*Task goal:* The response should consist of every line below, unchanged.
─── The data ───
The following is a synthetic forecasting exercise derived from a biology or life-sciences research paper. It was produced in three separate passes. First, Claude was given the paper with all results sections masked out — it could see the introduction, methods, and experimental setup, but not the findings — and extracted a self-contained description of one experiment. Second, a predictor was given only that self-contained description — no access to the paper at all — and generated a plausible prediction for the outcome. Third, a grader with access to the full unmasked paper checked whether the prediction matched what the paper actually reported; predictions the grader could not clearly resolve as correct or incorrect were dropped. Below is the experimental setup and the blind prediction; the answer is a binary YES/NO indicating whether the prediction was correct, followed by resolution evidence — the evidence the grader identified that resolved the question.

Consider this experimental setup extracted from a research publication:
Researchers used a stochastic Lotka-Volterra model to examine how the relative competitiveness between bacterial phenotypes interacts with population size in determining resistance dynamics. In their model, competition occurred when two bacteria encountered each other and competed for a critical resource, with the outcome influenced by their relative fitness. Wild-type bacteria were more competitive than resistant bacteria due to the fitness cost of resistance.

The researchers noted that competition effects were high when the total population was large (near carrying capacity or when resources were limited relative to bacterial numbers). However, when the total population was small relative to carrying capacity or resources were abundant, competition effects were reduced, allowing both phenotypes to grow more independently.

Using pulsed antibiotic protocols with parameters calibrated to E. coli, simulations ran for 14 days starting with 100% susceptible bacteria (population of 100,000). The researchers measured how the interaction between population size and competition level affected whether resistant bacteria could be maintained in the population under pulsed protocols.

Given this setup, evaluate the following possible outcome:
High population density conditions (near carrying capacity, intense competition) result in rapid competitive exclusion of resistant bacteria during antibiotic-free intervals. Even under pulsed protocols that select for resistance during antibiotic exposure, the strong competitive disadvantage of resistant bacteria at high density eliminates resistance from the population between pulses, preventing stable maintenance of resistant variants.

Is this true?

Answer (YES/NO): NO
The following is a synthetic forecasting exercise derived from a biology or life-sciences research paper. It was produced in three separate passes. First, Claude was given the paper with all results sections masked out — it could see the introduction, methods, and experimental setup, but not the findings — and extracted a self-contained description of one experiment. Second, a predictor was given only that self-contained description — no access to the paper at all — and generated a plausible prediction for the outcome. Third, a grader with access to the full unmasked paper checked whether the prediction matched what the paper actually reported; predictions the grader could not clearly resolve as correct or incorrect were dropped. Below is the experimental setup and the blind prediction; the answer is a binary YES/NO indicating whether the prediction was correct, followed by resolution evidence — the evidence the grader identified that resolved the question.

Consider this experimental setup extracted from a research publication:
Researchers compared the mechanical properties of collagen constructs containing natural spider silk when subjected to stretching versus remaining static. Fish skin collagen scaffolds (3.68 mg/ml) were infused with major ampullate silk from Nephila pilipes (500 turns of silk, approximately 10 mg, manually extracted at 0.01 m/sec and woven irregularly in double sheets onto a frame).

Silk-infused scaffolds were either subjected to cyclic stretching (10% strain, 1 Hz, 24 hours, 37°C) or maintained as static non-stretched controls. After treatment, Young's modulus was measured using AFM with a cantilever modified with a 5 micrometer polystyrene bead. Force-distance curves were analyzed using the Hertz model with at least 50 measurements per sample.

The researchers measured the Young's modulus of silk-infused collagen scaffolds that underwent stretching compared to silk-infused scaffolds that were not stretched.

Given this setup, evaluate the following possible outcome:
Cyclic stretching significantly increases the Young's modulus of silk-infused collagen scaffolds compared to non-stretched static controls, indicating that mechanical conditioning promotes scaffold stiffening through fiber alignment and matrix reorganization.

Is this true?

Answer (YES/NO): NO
───
*Answer area:*
The following is a synthetic forecasting exercise derived from a biology or life-sciences research paper. It was produced in three separate passes. First, Claude was given the paper with all results sections masked out — it could see the introduction, methods, and experimental setup, but not the findings — and extracted a self-contained description of one experiment. Second, a predictor was given only that self-contained description — no access to the paper at all — and generated a plausible prediction for the outcome. Third, a grader with access to the full unmasked paper checked whether the prediction matched what the paper actually reported; predictions the grader could not clearly resolve as correct or incorrect were dropped. Below is the experimental setup and the blind prediction; the answer is a binary YES/NO indicating whether the prediction was correct, followed by resolution evidence — the evidence the grader identified that resolved the question.

Consider this experimental setup extracted from a research publication:
Researchers used a stochastic Lotka-Volterra model to examine how the relative competitiveness between bacterial phenotypes interacts with population size in determining resistance dynamics. In their model, competition occurred when two bacteria encountered each other and competed for a critical resource, with the outcome influenced by their relative fitness. Wild-type bacteria were more competitive than resistant bacteria due to the fitness cost of resistance.

The researchers noted that competition effects were high when the total population was large (near carrying capacity or when resources were limited relative to bacterial numbers). However, when the total population was small relative to carrying capacity or resources were abundant, competition effects were reduced, allowing both phenotypes to grow more independently.

Using pulsed antibiotic protocols with parameters calibrated to E. coli, simulations ran for 14 days starting with 100% susceptible bacteria (population of 100,000). The researchers measured how the interaction between population size and competition level affected whether resistant bacteria could be maintained in the population under pulsed protocols.

Given this setup, evaluate the following possible outcome:
High population density conditions (near carrying capacity, intense competition) result in rapid competitive exclusion of resistant bacteria during antibiotic-free intervals. Even under pulsed protocols that select for resistance during antibiotic exposure, the strong competitive disadvantage of resistant bacteria at high density eliminates resistance from the population between pulses, preventing stable maintenance of resistant variants.

Is this true?

Answer (YES/NO): NO
The following is a synthetic forecasting exercise derived from a biology or life-sciences research paper. It was produced in three separate passes. First, Claude was given the paper with all results sections masked out — it could see the introduction, methods, and experimental setup, but not the findings — and extracted a self-contained description of one experiment. Second, a predictor was given only that self-contained description — no access to the paper at all — and generated a plausible prediction for the outcome. Third, a grader with access to the full unmasked paper checked whether the prediction matched what the paper actually reported; predictions the grader could not clearly resolve as correct or incorrect were dropped. Below is the experimental setup and the blind prediction; the answer is a binary YES/NO indicating whether the prediction was correct, followed by resolution evidence — the evidence the grader identified that resolved the question.

Consider this experimental setup extracted from a research publication:
Researchers compared the mechanical properties of collagen constructs containing natural spider silk when subjected to stretching versus remaining static. Fish skin collagen scaffolds (3.68 mg/ml) were infused with major ampullate silk from Nephila pilipes (500 turns of silk, approximately 10 mg, manually extracted at 0.01 m/sec and woven irregularly in double sheets onto a frame).

Silk-infused scaffolds were either subjected to cyclic stretching (10% strain, 1 Hz, 24 hours, 37°C) or maintained as static non-stretched controls. After treatment, Young's modulus was measured using AFM with a cantilever modified with a 5 micrometer polystyrene bead. Force-distance curves were analyzed using the Hertz model with at least 50 measurements per sample.

The researchers measured the Young's modulus of silk-infused collagen scaffolds that underwent stretching compared to silk-infused scaffolds that were not stretched.

Given this setup, evaluate the following possible outcome:
Cyclic stretching significantly increases the Young's modulus of silk-infused collagen scaffolds compared to non-stretched static controls, indicating that mechanical conditioning promotes scaffold stiffening through fiber alignment and matrix reorganization.

Is this true?

Answer (YES/NO): NO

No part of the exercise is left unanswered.